An additional oddity in the lower court proceedings occurred on the same day the County filed its brief on the merits because the County simultaneously issued new "corrected" tax orders to the owners in an apparent attempt to rectify the procedural failings noted by BOTA in its second memorandum order. These corrected tax assessments *588 were attached to and discussed within the County's district court brief, along with affidavits from county officials alleging new factual contentions that claimed the County had completed the other procedural requirements found lacking by BOTA as prerequisites to imposing back taxes. The County then argued the district court could simply add these newly created documents to the administrative record on appeal and find the newly issued tax orders related back to the original orders, curing any defects noted by BOTA. As such, the County argued, it could pursue taxes, penalties, and interest under the escaped property statute in the district court as a part of its KJRA appeal.
In its ruling on the merits, the district court held that the doctrine of res judicata applied to bar the County's claims because the original exemption orders were final and there was no statutory mechanism permitting the County to reopen or relitigate the issues resolved by the original exemption proceedings. The district court further determined that the requirement to report when exempt property ceases to be used exclusively for that purpose under K.S.A. 79-214 was inapplicable because there was never a change in the aircraft's use. And, finally, the district court held that the escaped property statute, K.S.A. 79-1427a, did not apply because BOTA's original order simply mandated that the property not be taxed. Therefore, the court reasoned, the aircraft were not escaped property as envisioned by that statute. The district court also observed:
"Here, there was never a change in exempt use and a determination of exempt use had been the very subject and nexus of the tax exemption procedure. To urge that one must reporthas a duty under K.S.A. 79-214 to reportas a change in use a very use the grant of tax exemption implicitly sustained has an Alice in Wonderland quality to it. Such a construction would undermine the very sanctity of the adversarial procedural process intended to the grant of an exemption itself. The Legislature could not have intended such a consequence. Accordingly, it would not be until the standard or standards prescribed for the exemption granted was authoritatively changed or was authoritatively challenged that K.S.A. 79-214 could apply if only the previously approved exempt use was the issue. This would anticipate a prospective change, not a retroactive one."

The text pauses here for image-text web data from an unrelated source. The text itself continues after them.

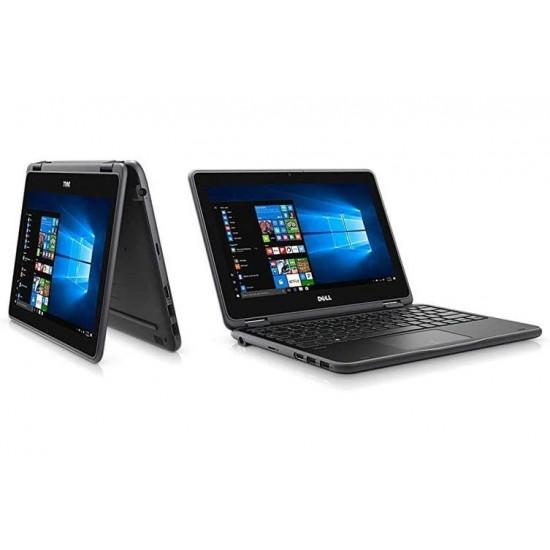 Лаптоп Dell Latitude 3290 2 in 1 за ученика и учителя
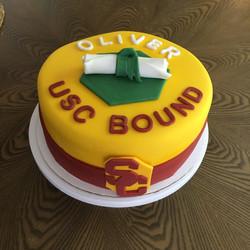 9 inch fondant covered grad cake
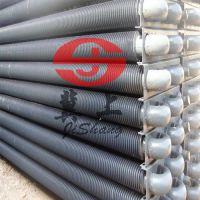 冀州GLRS70温室大棚为什么用高频焊翅片管暖气片采暖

The County appealed. The owners did not cross-appeal, as was their right, but have attempted to argue in their briefs to this court that the County's tax assessment effort against them violated equal protection because the County had made no effort to retroactively tax any other businesses that received the exemptions. We will not address this claim below and hold that any equal protection issue was waived because the owners did not cross-appeal on that point. K.S.A. 60-2103(h); Mid-Continent Specialists, Inc. v. Capital Homes, 279 Kan. 178, 191-92, 106 P.3d 483 (2005) (appellee must file a cross-appeal to preserve an issue on appeal not raised by an appellant). The right to appeal is entirely statutory. Butler County R.W.D. No. 8 v. Yates, 275 Kan. 291, 299, 64 P.3d 357 (2003). We have jurisdiction to decide the County's claims under K.S.A. 20-3018(c) (transfer from the Court of Appeals on the court's own motion).
In this appeal, the County argues it may retroactively assess taxes on these aircraft and that the doctrine of res judicata does not apply. And even if it does apply, the County continues, this court should decline to enforce the doctrine because it would create poor public policy. BOTA did not reach this policy point because it found the assessments were inappropriate on other grounds. The district court viewed the controversy differently than BOTA, but at its core the district court held the doctrine of res judicata barred the County's claims because there was no statutory procedure to reexamine or change the initial order.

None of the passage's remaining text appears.